Mississippi branch NAACP head Aaron Henry and white Mississippi activist and Delta Ministry Founder Rev. Ed King were promised the two seats, but sided with Blackwell, Hamer and the rest of the Mississippi delegation against the compromise.
Blackwell said she personally considered the compromise “throwing some scraps out to the dogs.”
"They came to (our hotel) door, told us what it was, and gave it to us, and we said 'nope! That hotel was jumping that night," she said.
Regardless of whether the MFDP accepted the compromise the segregated state delegation appeared damaged. Forced to confront their rank racism before party peers from more civilized states, white Mississippi delegates appeared to lose their taste for participation, and left many of their seats unoccupied the following day. Some members of the MFDP moved up and took their abandoned spots. It was a sign of things to come for the Democratic Party.
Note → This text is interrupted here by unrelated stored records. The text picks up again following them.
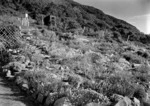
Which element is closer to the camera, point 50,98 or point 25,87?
point 50,98

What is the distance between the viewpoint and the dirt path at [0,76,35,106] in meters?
5.17

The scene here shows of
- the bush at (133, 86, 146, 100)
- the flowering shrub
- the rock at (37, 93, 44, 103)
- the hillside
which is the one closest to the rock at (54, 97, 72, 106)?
the hillside

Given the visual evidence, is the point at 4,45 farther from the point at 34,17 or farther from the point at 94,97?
the point at 34,17

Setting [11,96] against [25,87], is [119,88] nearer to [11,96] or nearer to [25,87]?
[25,87]

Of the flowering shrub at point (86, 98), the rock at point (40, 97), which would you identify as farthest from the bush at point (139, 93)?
the rock at point (40, 97)

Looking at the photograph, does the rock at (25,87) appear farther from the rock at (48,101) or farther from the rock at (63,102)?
the rock at (63,102)

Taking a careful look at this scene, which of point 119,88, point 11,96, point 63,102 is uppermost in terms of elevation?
point 119,88

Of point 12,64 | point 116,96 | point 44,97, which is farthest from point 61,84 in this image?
point 12,64

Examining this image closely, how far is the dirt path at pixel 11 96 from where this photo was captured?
17.0 ft

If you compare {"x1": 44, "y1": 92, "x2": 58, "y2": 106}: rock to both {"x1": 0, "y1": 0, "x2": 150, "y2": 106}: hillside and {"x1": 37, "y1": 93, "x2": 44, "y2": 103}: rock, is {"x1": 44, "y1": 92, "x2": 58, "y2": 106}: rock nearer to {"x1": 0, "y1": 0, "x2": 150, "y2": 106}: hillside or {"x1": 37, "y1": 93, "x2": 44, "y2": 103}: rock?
{"x1": 0, "y1": 0, "x2": 150, "y2": 106}: hillside

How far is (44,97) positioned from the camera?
5.42m

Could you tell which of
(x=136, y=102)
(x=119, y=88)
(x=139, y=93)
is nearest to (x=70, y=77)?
(x=119, y=88)

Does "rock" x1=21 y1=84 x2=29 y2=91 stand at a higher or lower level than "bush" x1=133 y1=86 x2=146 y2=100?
lower

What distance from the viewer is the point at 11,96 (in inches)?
223
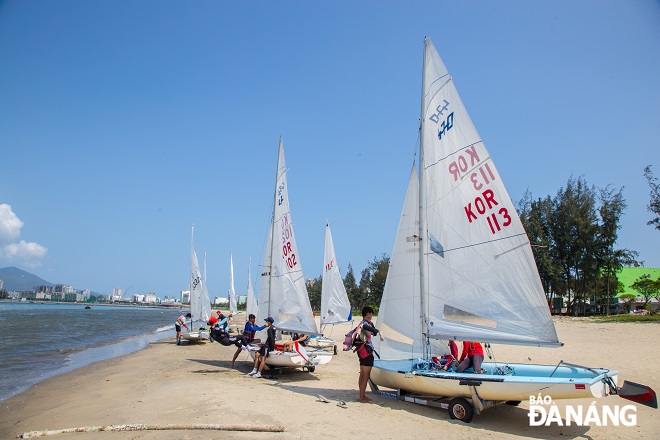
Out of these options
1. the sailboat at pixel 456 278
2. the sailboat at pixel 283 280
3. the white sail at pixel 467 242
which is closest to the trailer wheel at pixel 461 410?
the sailboat at pixel 456 278

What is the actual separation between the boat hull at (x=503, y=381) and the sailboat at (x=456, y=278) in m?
0.02

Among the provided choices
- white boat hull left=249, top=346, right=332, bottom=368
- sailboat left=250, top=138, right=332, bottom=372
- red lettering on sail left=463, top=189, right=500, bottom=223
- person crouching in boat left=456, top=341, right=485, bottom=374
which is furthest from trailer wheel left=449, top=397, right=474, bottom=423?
sailboat left=250, top=138, right=332, bottom=372

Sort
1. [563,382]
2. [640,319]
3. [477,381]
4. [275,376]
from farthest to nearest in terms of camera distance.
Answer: [640,319] → [275,376] → [477,381] → [563,382]

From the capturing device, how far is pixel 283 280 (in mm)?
13227

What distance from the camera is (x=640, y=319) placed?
27016mm

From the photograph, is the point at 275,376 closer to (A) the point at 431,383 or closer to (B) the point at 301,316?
(B) the point at 301,316

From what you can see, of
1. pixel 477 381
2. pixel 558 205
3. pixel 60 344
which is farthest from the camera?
pixel 558 205

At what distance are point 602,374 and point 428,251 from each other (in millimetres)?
3369

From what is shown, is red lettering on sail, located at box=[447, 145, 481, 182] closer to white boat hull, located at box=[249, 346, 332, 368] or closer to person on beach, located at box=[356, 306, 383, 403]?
person on beach, located at box=[356, 306, 383, 403]

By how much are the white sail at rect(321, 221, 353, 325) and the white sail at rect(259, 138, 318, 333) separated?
7894mm

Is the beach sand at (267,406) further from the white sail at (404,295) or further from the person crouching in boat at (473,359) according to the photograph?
the white sail at (404,295)

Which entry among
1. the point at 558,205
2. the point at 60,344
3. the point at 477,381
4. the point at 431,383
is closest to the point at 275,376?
the point at 431,383

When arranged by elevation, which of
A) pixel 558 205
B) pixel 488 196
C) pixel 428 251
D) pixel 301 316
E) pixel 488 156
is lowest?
pixel 301 316

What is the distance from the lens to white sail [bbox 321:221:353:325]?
21266 mm
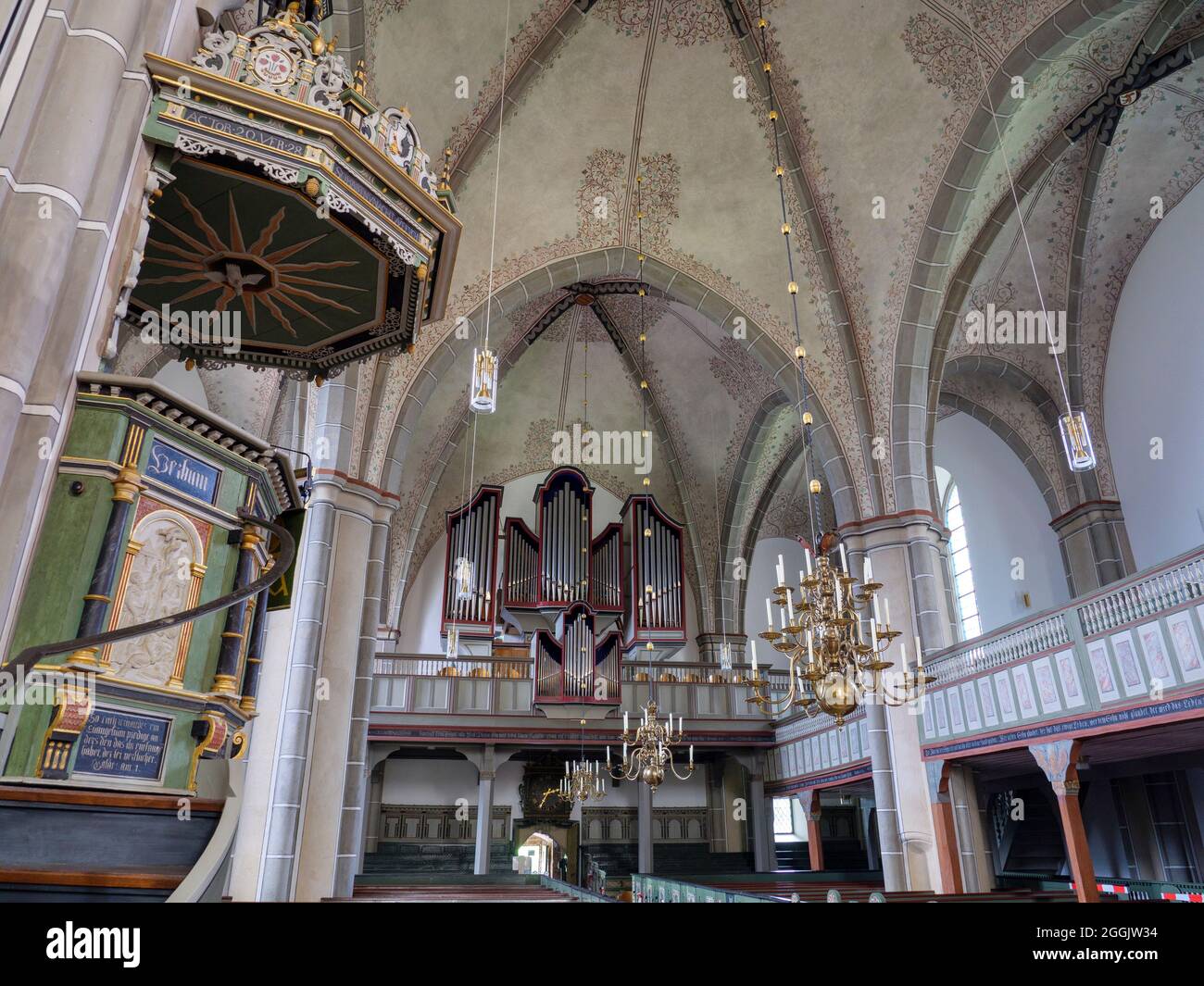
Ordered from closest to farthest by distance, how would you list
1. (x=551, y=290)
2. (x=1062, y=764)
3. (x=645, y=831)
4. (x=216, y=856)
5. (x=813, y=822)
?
(x=216, y=856)
(x=1062, y=764)
(x=551, y=290)
(x=813, y=822)
(x=645, y=831)

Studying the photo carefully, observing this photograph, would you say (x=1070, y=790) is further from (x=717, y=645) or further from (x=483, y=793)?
(x=483, y=793)

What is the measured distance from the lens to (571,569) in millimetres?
18734

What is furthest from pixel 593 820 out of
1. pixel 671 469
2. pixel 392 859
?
pixel 671 469

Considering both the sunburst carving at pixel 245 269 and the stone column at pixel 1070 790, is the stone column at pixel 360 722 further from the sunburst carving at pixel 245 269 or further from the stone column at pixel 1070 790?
the stone column at pixel 1070 790

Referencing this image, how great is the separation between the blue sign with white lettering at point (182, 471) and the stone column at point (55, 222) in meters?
0.50

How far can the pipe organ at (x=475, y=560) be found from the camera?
58.3 ft

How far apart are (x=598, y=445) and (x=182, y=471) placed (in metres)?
17.3

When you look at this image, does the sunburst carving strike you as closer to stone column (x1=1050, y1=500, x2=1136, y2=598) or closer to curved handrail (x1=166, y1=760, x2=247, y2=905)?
curved handrail (x1=166, y1=760, x2=247, y2=905)

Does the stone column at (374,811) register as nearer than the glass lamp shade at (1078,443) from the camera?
No

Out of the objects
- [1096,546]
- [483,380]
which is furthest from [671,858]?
[483,380]

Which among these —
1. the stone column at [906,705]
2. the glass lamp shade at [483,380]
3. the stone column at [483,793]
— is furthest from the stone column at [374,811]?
the glass lamp shade at [483,380]
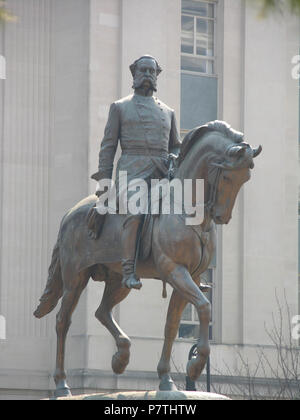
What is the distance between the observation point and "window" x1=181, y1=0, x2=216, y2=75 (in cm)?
3578

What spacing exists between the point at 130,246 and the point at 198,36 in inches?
795

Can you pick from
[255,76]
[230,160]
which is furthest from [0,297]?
[230,160]

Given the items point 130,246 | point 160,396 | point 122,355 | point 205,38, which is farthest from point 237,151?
point 205,38

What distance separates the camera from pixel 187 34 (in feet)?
117

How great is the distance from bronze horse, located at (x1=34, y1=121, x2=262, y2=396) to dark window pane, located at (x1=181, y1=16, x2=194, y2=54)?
60.5ft

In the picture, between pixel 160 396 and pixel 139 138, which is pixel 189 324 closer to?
pixel 139 138

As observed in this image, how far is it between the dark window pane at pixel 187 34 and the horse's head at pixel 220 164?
64.1 feet

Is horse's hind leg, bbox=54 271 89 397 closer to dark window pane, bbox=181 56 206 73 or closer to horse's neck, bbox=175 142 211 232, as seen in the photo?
horse's neck, bbox=175 142 211 232

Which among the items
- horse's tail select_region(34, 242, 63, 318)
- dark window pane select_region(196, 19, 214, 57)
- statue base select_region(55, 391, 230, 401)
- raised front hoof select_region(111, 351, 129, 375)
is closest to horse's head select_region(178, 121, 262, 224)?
statue base select_region(55, 391, 230, 401)

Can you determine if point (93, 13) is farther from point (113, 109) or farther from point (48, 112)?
point (113, 109)

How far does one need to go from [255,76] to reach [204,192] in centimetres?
2040

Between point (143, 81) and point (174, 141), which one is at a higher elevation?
point (143, 81)

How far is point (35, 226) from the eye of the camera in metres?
34.2

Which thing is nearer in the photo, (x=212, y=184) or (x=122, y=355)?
(x=212, y=184)
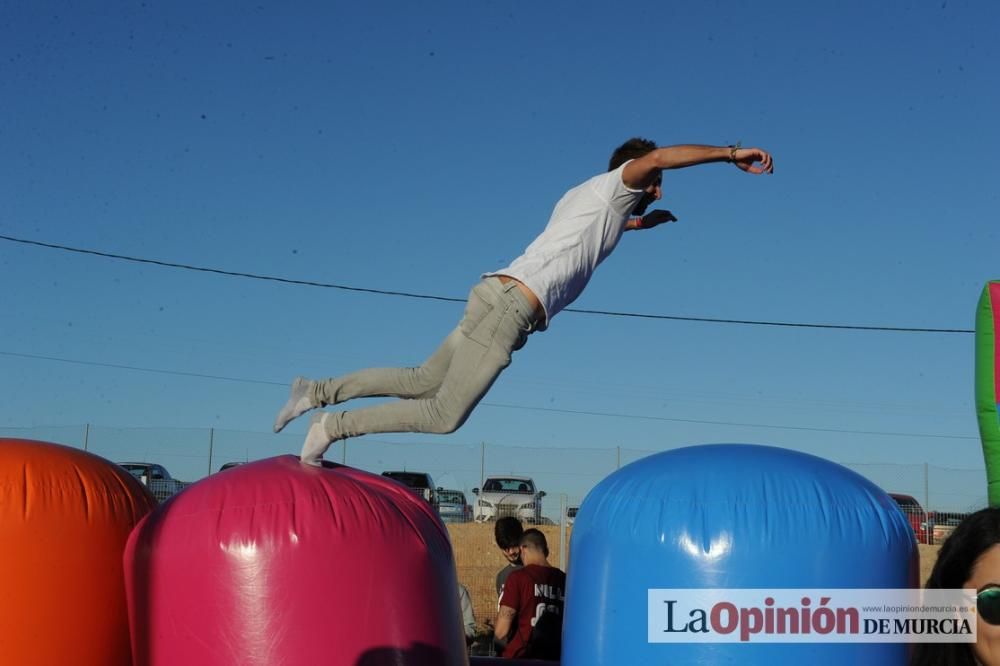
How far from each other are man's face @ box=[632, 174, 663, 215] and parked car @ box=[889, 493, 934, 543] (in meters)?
11.3

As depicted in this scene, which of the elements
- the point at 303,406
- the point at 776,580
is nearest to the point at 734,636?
the point at 776,580

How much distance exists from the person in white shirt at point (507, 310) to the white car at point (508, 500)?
1216cm

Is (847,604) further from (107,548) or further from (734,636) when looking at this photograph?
(107,548)

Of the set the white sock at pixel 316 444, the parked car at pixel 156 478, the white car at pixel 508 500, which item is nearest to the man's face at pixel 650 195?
the white sock at pixel 316 444

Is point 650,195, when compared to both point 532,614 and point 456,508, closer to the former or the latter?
point 532,614

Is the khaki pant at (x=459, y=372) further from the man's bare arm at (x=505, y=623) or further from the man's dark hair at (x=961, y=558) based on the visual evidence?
the man's dark hair at (x=961, y=558)

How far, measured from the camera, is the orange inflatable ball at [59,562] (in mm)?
4020

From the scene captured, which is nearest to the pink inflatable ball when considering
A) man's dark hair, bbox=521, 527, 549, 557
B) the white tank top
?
the white tank top

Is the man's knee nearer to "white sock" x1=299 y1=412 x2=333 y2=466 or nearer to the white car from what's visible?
"white sock" x1=299 y1=412 x2=333 y2=466

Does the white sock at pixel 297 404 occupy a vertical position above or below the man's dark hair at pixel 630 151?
below

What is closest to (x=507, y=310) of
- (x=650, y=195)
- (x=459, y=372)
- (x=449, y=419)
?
(x=459, y=372)

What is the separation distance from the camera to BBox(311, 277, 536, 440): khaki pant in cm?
447

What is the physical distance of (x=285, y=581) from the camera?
3.72m

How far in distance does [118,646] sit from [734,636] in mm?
2395
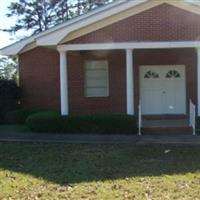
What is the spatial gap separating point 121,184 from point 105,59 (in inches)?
497

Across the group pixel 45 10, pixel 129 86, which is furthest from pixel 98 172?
pixel 45 10

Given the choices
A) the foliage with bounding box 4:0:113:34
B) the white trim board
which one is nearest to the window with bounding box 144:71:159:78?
the white trim board

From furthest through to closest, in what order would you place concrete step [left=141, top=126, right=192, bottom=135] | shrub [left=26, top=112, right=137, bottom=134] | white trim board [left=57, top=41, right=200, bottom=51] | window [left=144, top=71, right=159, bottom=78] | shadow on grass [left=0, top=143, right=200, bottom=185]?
1. window [left=144, top=71, right=159, bottom=78]
2. white trim board [left=57, top=41, right=200, bottom=51]
3. concrete step [left=141, top=126, right=192, bottom=135]
4. shrub [left=26, top=112, right=137, bottom=134]
5. shadow on grass [left=0, top=143, right=200, bottom=185]

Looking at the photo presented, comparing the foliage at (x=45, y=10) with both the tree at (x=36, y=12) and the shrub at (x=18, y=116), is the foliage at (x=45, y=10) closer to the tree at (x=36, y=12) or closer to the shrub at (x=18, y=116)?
the tree at (x=36, y=12)

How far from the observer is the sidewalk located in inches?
619

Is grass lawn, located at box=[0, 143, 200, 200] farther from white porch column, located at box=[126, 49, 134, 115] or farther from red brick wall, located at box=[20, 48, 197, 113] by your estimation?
red brick wall, located at box=[20, 48, 197, 113]

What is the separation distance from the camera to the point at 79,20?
1945 cm

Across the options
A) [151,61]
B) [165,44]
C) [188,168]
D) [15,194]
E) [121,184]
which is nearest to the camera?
[15,194]

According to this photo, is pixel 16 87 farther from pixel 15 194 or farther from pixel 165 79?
pixel 15 194

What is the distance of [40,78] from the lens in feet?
76.9

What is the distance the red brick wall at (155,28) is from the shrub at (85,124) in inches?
114

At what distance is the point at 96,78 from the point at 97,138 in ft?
21.0

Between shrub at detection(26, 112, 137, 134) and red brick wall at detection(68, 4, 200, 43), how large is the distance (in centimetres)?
289

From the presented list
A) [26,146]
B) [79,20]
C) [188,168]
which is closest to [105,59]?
[79,20]
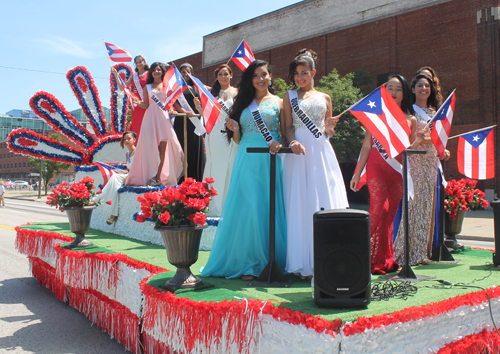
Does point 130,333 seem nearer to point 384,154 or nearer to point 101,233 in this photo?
point 384,154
Dixiecrat separatists leapt from the sudden spotlight upon their racism. They abandoned the Democratic Party that year, with white Mississippi voters overwhelmingly choosing Republican presidential candidate Barry Goldwater in November. Gov. Paul Johnson did not endorse the Democratic Party's candidate that year, despite being a Democrat himself. Goldwater instead appealed to white Mississippi when he voted against the Civil Rights Act of 1964, which outlawed poll taxes and businesses refusing customer service based on race. Overt segregation was slipping out of fashion nationally, however, and Goldwater went on to lose the general election that year.
The media bonanza of speeches and arguments at the Atlantic City convention triggered Party restructuring at the national level, which made it more inclusive of race and gender. When Democratic administrations succeeded in passing the Civil Rights Act of 1964 and the Voting Rights Act of 1965, Mississippi Dixiecrats fled to the Republican Party in earnest, following GOP calls to limit federal desegregation efforts. Racist philanderers like U.S. Sen. Strom Thurmond (who championed segregation while impregnating underage Black maids) blazed the trail to the GOP.
The flight of racists continued throughout the next four decades. As of 2023, race largely determines party membership in Mississippi, with most African Americans voting Democratic and the Republican Party being a homogeneous party of white voters.